Türk Havacılık ve Uzay Sanayii (TUSAŞ), KAAN’ın proje takvimine uygun ve maliyet etkin geliştirilebilmesi için yerli imkanlarla üretilen mühendislik geliştirme simülatöründen yararlanıyor. Uçağın tasarımı ve buradaki değişiklikler simülatöre yansıtılarak pilotların yaptığı uçuşlarla bunların doğrulamaları yapılıyor.
Milli muharip uçak KAAN’ın test pilotu Gökhan Bayramoğlu, yaptığı açıklamada uçağa isminin verildiği mayıs ayındaki törenden sonra çalışmalara ara vermeden devam ettiklerini söyledi.
İlk uçuşun yaklaştığına işaret eden Bayramoğlu, bu uçuşta ihtiyaç duyulan sistemlerin güçlendirilmesi, uçuşa yönelik hazırlanması ve doğrulamasının yapılması gerektiğini, bu kapsamda uçuş kumandaları, iniş takımları, yerde uçağa yön veren sistemlerin geliştirilmesi ve ilk uçuşta sıkıntı çıkartmaması için testlere devam ettiklerini bildirdi.
Geliştirme simülatörünün mühendislik tarafında test pilotlarının da girdilerinin çok önemli olduğunu vurgulayan Bayramoğlu, mühendislerin dizayn ettiği, çalıştığı ve beklediği verileri simülatörde test pilotlarının test ederek bunların doğruluğunu ortaya koymaya çalıştığını anlattı.
Bayramoğlu, şöyle konuştu:
“Bizim için simülatörün mühendislik kısmı çok önemli. Çünkü mühendis olarak ekibimizin dizayn ettiği, tasarladığı ve görmeyi beklediği verileri simülatörde test pilotları olarak test ederek ilk uçuşta bunları mümkün olduğunca yakalamaya çalışacağız. Pilotaj kısmında ise şöyle olacak: Uçağımızda ilk uçuşla ve bundan sonra gelecek prototiplerle ilgili pilot ara yüzlerini, pilotun iş yükünü nasıl daha azaltabileceğimizi veya acil durum prosedürlerini işleyerek, uçağımızın kullanım kılavuzuna aktararak, pilotun yapması gereken prosedürleri belirlemeye çalışıyoruz.”

Verilen Bilgiler:
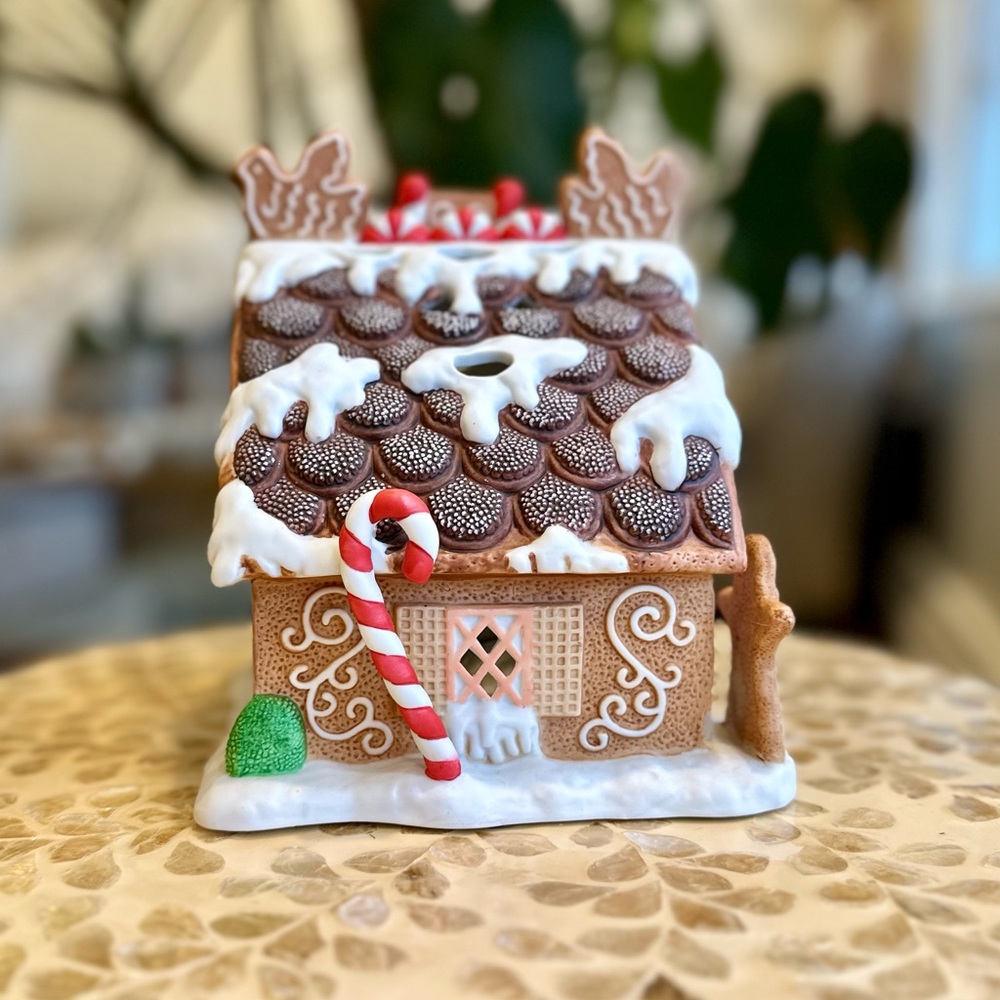 NWT Ceramic Gingerbread Christmas Holiday Tealight House - Picture 10 of 13
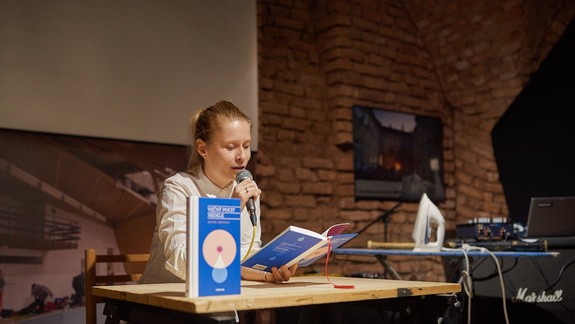 ROZHOVOR a SÚŤAŽ: Mirka Ábelová: Tehotenstvo je našou spoločnosťou zromantizované.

Yapılacaklar:
**a.** Okuma metnindeki “Milli muharip uçak” sözcüklerinin bulunduğu yerden başlayan ve “devam ettiklerini söyledi.” sözcüklerinden sonra biten bölümü aynen yazıya geçirin.
**b.** Okuma metnine göre, ilk uçuşta sıkıntı çıkmaması için geliştirilen ve testleri süren sistemlerin hepsini sıralayın.
**c.** Okuma metnine göre KAAN'a ismi hangi ay yapılan törende verildi?

Soruların Cevapları:
**a.**
Milli muharip uçak KAAN’ın test pilotu Gökhan Bayramoğlu, yaptığı açıklamada uçağa isminin verildiği mayıs ayındaki törenden sonra çalışmalara ara vermeden devam ettiklerini söyledi.

**b.**
- Uçuş kumandaları
- İniş takımları
- Yerde uçağa yön veren sistemler

**c.** KAAN'a ismi mayıs ayında yapılan törende verildi.